Theoretical accuracies of estimated breeding values

The posterior mean (co)variance components obtained with the Gibbs sampler for the GEN model were used as the true values to obtain best linear unbiased prediction (BLUP) estimates for the breeding values in the different models using the BLUPf90 software [18]. The theoretical accuracy of the estimated breeding value for the ith individual for the kth (k = AAC) performance with the mth model (\( m = GEN, PED, GEN\_UNI \)) (EBV i,k,m ) was calculated as [13]:

$$ R_{i,k,m} = \sqrt {1 - \frac{{PEV_{i,k,m} }}{{\left( {1 + F_{i} } \right)\sigma_{k}^{2} }}} , $$

where PEV i,k,m is the prediction error variance of its EBV i,k,m , F i is the inbreeding coefficient of individual i, which was computed from the pedigree using the INBUPGf90 software [21], and σ k 2 is the additive genetic variance of PB or CB performance. Theoretical accuracies of EBV were obtained for all sires and PB offspring and also for some PB descendants that were considered to be candidates for selection (one descendant if the sire had less than four male offspring and two otherwise). Theoretical accuracies of EBV for these candidates were obtained using BLUP by either masking or including their own phenotype, in order to reproduce a situation under commercial conditions where some traits are measured on candidates and other traits are measured on relatives that are housed in test stations.

Assessment of predictive ability

The ability of the models to predict yet-to-be observed phenotypes was compared using sixfold cross-validation.
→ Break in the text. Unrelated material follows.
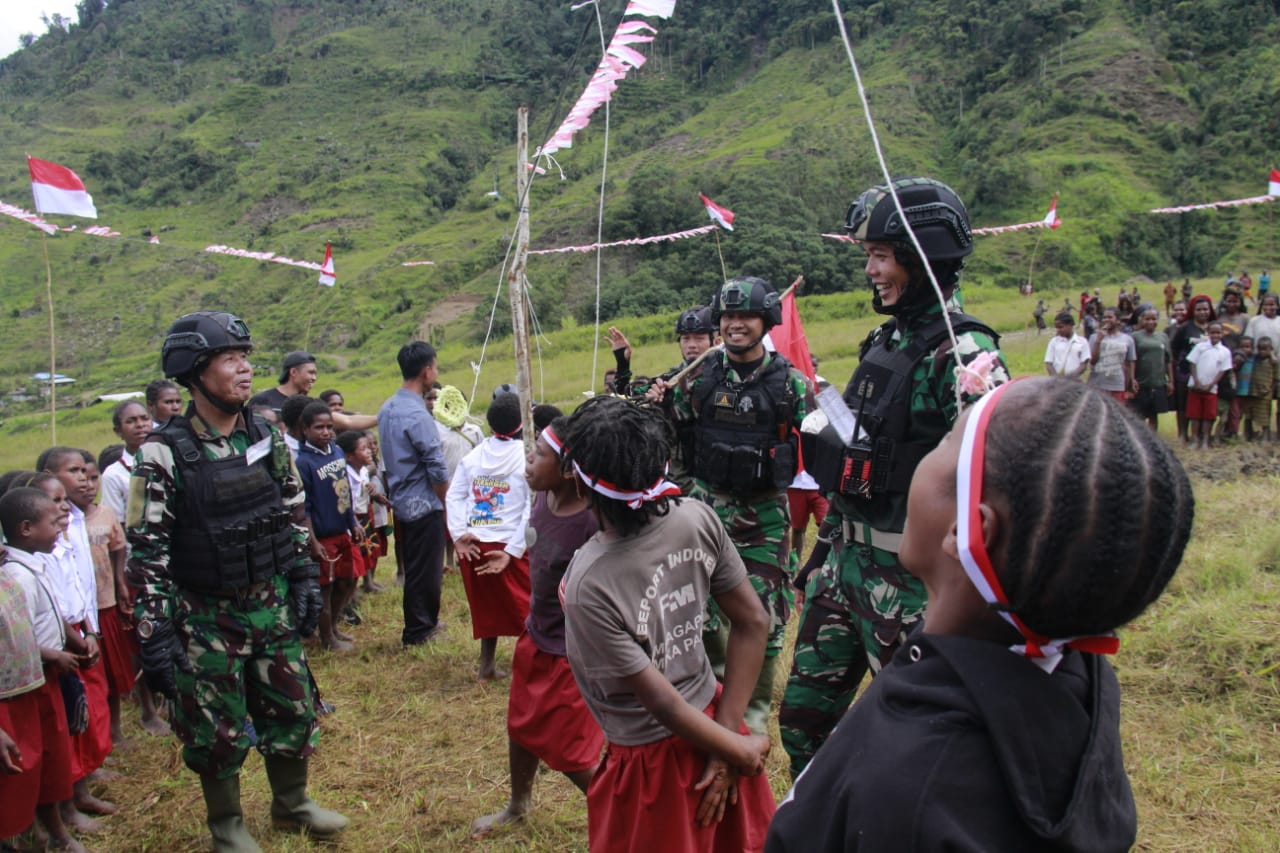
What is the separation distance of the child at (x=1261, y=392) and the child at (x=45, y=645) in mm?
11409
First, BLUP solution estimates for the systematic effects obtained with the GEN model were used to obtain adjusted phenotype records, separately for each trait. Second, sires were randomly split into six approximately equal subsets. All records of the offspring of a sire were assigned to its respective subset. BLUP parameters were estimated based on five of the six data subsets, referred to as the training set, and the predictive ability was assessed in the remaining dataset, which was used as the testing set and considered as the yet-to-be observed phenotypes of the candidate sires. The training–testing cycle was repeated six times by rotating the six subsets used for training and testing, with each subset used only once for testing and five times for training. The predictive ability of each model was evaluated using the average Pearson’s correlation between observed and predicted phenotypes of the testing sets.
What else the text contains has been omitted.